Niente Comunione: «Noi cattolici e divorziati trattati da “scomunicati”». I movimenti chiedono un cambio di mentalità

28 Mag 2014 19:52 - di Guglielmo Federici

Non c’è bisogno di essere per forza cattolici o divorziati per comprendere l’importanza che ha per un fedele non sentirsi più “condannato” ed emarginato dalla propria Chiesa. per questo c’è molta attesa per il Sinodo dei Vescovi di ottobre: «Mi aspetto che la Chiesa non ci tratti più da scomunicati. Si trovi almeno il modo di darci una benedizione al momento della comunione. Rimanere seduti, mentre gli altri fedeli si avvicinano all’eucarestia, è un momento brutto. C’è gente che per questo a messa non ci va più». Le parole di Tiziana G., divorziata che da 17 anni vive una seconda unione – una figlia di 31 anni dal primo matrimonio e un figlio di 15 dal secondo – esprimono tutto il dolore dei fedeli cattolici che solo perché hanno vissuto il fallimento delle nozze celebrate in chiesa e si sono ricostruiti una famiglia vengono respinti dall’avvicinarsi ai sacramenti. Quella di Tiziana è una delle tante storie con cui l’organizzazione Famiglie Nuove, figlia del Movimento dei Focolari, si confronta ogni giorno da quando oltre dieci anni fa ha cominciato a incontrare anche separati e divorziati. «Abbiamo trovato resistenza anche nella Chiesa», spiega Anna Friso, che col marito Alberto ne è una delle dirigenti, entrambi delegati presso il Pontificio Consiglio della Famiglia. «E oggi ci sono tanti separati a cui non viene data la comunione». Il Sinodo straordinario sulla Famiglia che papa Francesco ha convocato per il prossimo ottobre, con quello ordinario dell’anno prossimo, ha aperto tante aspettative specie tra chi vive situazione difficile, legami dissolti, ostacoli anche nel sentirsi parte della Chiesa. Dice ancora Tiziana G.: «Il giorno della prima comunione di mio figlio, non poterla fare anch’io, è stato un grande dolore. Non poter accedere neanche alla confessione mi pare quanto meno un po’ eccessivo». La Chiesa ha tempi lunghi, «ma mi aspetto soprattutto che cambi la mentalità».
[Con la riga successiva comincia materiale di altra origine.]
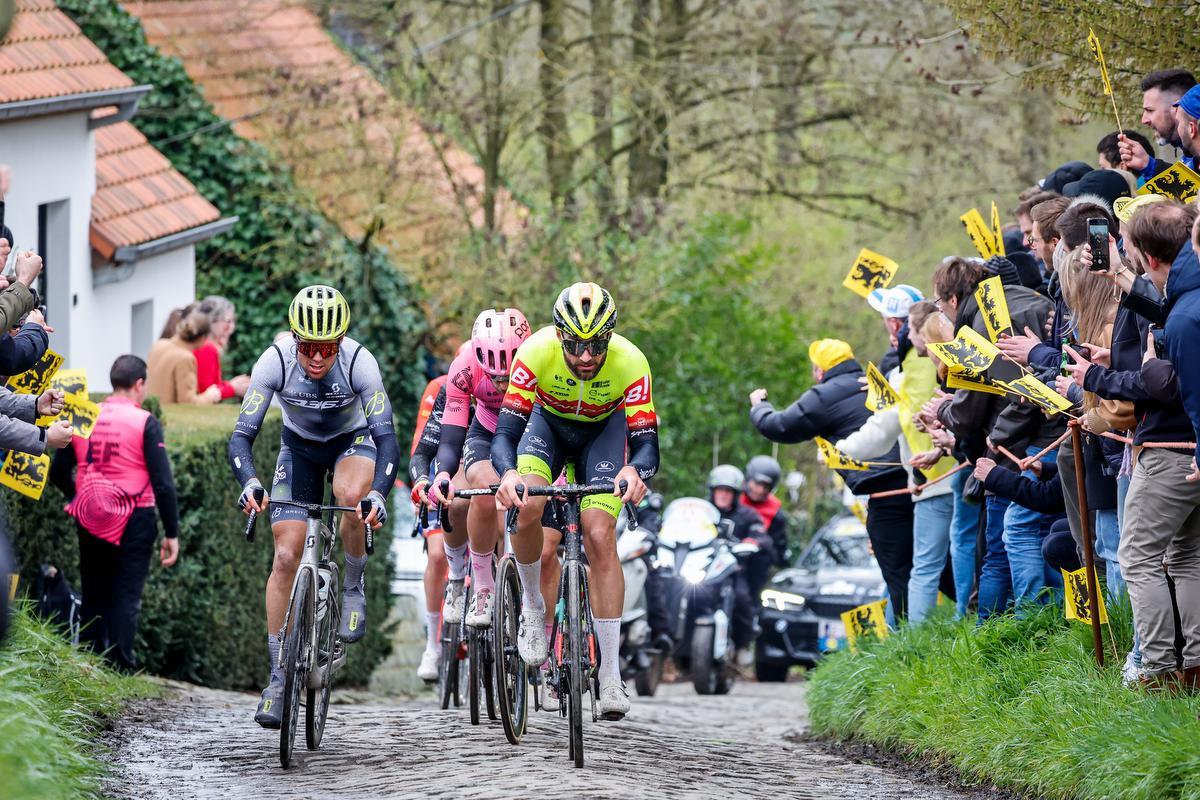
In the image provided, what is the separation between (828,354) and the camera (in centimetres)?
1292

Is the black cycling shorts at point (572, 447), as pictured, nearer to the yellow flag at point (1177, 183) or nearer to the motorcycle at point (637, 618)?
the yellow flag at point (1177, 183)

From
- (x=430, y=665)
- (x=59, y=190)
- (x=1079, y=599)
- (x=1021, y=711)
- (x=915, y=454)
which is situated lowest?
(x=1021, y=711)

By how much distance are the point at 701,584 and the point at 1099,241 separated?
32.4 ft

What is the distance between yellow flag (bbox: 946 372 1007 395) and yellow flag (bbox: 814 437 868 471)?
2.53 meters

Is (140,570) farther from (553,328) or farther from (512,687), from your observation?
(553,328)

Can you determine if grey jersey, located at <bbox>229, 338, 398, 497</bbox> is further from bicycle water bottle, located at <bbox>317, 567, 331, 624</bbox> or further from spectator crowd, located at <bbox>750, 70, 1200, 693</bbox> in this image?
spectator crowd, located at <bbox>750, 70, 1200, 693</bbox>

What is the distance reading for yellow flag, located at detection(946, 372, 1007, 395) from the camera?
9.38 meters

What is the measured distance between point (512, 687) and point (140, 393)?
4141 mm

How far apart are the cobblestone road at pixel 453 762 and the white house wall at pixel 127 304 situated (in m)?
8.07

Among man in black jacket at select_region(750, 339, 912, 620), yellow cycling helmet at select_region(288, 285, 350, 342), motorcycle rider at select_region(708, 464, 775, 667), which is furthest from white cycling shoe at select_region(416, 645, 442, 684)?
motorcycle rider at select_region(708, 464, 775, 667)

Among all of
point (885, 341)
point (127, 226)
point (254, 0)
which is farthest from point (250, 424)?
point (885, 341)

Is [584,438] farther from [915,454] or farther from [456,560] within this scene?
[915,454]

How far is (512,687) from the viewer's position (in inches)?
386

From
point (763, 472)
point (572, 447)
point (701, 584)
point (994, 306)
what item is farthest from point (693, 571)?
point (994, 306)
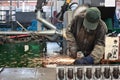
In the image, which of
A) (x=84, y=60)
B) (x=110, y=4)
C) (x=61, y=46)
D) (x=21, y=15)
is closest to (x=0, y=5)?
(x=21, y=15)

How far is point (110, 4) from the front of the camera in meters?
5.21

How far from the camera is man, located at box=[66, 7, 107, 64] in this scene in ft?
8.89

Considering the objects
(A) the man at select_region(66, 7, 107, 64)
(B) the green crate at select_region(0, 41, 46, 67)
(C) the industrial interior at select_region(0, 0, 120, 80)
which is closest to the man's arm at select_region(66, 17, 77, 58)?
(A) the man at select_region(66, 7, 107, 64)

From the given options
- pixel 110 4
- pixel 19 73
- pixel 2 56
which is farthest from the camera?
pixel 110 4

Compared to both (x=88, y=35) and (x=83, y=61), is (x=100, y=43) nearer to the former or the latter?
(x=88, y=35)

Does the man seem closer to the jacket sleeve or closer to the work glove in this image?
the jacket sleeve

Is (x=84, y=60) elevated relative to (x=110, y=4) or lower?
lower

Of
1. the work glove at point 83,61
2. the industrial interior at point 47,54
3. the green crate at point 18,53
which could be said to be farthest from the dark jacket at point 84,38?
the green crate at point 18,53

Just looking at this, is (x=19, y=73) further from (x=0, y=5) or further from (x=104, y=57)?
(x=0, y=5)

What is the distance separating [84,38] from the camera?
9.98 feet

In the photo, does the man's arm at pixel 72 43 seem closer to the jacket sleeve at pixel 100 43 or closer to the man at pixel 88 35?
the man at pixel 88 35

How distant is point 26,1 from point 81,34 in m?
9.08

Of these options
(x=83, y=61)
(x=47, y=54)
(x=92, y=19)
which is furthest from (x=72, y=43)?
(x=47, y=54)

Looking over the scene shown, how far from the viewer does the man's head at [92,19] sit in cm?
266
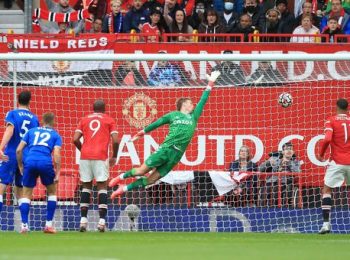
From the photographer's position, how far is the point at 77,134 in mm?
17969

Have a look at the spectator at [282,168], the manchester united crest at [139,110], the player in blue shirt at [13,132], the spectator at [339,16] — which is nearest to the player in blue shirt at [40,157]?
the player in blue shirt at [13,132]

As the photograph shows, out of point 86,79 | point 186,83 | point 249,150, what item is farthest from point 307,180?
point 86,79

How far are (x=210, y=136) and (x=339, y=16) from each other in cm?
375

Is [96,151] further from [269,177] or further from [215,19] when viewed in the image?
[215,19]

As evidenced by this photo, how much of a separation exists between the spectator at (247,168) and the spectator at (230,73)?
3.69ft

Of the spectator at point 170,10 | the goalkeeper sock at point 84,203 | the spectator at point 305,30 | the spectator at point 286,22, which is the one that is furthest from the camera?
the spectator at point 170,10

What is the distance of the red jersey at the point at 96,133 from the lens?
17.9 m

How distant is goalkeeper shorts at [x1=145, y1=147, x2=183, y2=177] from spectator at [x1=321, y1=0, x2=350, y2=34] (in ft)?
18.9

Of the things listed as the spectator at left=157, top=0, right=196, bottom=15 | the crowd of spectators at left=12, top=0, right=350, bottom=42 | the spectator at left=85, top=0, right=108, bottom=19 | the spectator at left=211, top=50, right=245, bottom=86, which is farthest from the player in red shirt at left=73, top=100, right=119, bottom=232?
the spectator at left=85, top=0, right=108, bottom=19

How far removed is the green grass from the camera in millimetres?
12898

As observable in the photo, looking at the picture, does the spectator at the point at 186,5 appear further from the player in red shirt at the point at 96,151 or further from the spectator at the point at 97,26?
the player in red shirt at the point at 96,151

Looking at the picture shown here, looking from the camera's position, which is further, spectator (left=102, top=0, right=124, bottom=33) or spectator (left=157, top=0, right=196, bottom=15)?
spectator (left=157, top=0, right=196, bottom=15)

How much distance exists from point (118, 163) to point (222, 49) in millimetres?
2645

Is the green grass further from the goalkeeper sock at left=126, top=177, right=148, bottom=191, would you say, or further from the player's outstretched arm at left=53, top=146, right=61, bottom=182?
the player's outstretched arm at left=53, top=146, right=61, bottom=182
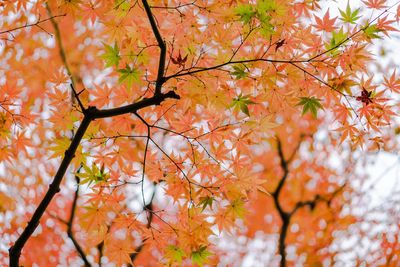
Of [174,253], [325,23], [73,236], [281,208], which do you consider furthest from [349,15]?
[281,208]

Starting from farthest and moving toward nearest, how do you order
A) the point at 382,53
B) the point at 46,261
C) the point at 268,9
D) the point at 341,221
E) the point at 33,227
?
the point at 341,221 → the point at 46,261 → the point at 382,53 → the point at 33,227 → the point at 268,9

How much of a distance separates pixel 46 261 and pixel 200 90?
781 cm

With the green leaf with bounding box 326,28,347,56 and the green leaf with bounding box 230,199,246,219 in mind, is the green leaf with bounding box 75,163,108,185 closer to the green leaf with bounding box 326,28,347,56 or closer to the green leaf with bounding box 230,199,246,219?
the green leaf with bounding box 230,199,246,219

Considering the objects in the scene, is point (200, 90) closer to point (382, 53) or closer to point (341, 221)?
point (382, 53)

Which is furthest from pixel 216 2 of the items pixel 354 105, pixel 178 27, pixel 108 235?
pixel 108 235

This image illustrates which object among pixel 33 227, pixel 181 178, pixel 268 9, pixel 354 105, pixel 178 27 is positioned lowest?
pixel 33 227

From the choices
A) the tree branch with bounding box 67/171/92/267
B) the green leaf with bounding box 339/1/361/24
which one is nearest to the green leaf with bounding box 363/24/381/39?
the green leaf with bounding box 339/1/361/24

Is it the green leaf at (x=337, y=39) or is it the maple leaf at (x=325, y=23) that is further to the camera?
the maple leaf at (x=325, y=23)

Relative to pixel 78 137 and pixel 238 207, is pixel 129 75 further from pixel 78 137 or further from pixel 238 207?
pixel 238 207

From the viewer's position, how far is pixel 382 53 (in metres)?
8.20

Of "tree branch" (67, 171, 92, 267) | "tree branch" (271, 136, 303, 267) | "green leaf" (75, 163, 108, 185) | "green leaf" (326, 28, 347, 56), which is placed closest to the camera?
"green leaf" (326, 28, 347, 56)

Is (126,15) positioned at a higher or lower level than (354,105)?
higher

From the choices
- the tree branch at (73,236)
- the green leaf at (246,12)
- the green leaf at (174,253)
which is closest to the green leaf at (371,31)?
the green leaf at (246,12)

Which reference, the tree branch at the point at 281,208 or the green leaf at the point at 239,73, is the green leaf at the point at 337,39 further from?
the tree branch at the point at 281,208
Come sempre le parole di Papa Francesco inducono a sperare in un cambio di mentalità perché si preoccupano della realtà umana, più che della dottrina, quando dicono: «Se un amore fallisce, dobbiamo sentire il dolore del fallimento, accompagnare quelle persone che hanno avuto questo fallimento nel proprio amore. Non condannare!». Perché il vero problema oggi è che le famiglie non si formano più, «i giovani neanche ci provano e preferiscono vivere da soli. E per chi ha avuto esperienze negative nel matrimonio, la chiusura da parte della Chiesa, aggiunge solo altra sofferenza. Dal Sinodo mi aspetto che ci sia grande ascolto di quello che dicono le famiglie», dicono dal movimento.. «Salviamo la famiglia, che è la cosa più importante che abbiamo – fa appello Paolo R., tre figli (uno è astrofisico in Giappone), che ha visto naufragare il suo matrimonio e che si è salvato dalla deriva psicologica riscoprendo la fede e ritirandosi nel suo “eremo” vicino Perugia. «Vivere da separati non è facile. Il matrimonio è sempre mettere la propria vita nelle mani di uno sconosciuto, anche se il matrimonio cristiano, poi, è una miscela misteriosa tra umano e divino. E dal Sinodo mi aspetto che venga affermato forte che quello che conta è l’amore».